BlankPageDetectionCommand command = new BlankPageDetectionCommand();
BlankPageDetectionResults results = command.Apply(image) as BlankPageDetectionResults;
return results.IsImageBlank;
}
private void RemoveBlanks(List<int> blanks, Stream source, Stream dest)
{
// blanks needs to be sorted low to high, which it will be if generated from
// above
TiffDocument doc = new TiffDocument(source);
int totalRemoved = 0;
foreach (int page in blanks) {
doc.Pages.RemoveAt(page - totalRemoved);
totalRemoved++;
}
doc.Save(dest);
}
You should note that blank page detection is not as simple as "are all the pixels white(-ish)?" since scanning introduces all kinds of interesting artifacts. To get the BlankPageDetectionCommand, you would need the Document Imaging package.

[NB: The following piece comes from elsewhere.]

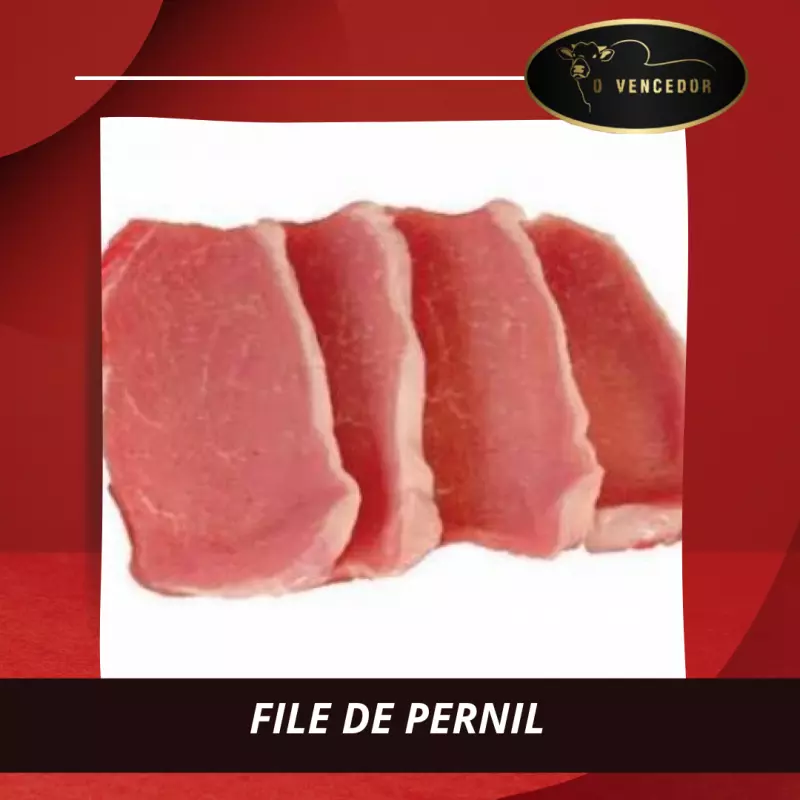 FILE DE PERNIL - 500g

Are you interested in shrinking the files or just want to avoid people wasting their time viewing blank pages? You can do a quick and dirty edit of the files to rid yourself of known blank pages by just patching the second IFD to be 0x00000000. Here's what I mean - TIFF files have a simple layout if you're just navigating through the pages:
TIFF Header (4 bytes)
First IFD offset (4 bytes - typically points to 0x00000008)
IFD:
Number of tags (2-bytes)
{individual TIFF tags} (12-bytes each)
Next IFD offset (4 bytes)
Just patch the "next IFD offset" to a value of 0x00000000 to "unlink" pages beyond the current one.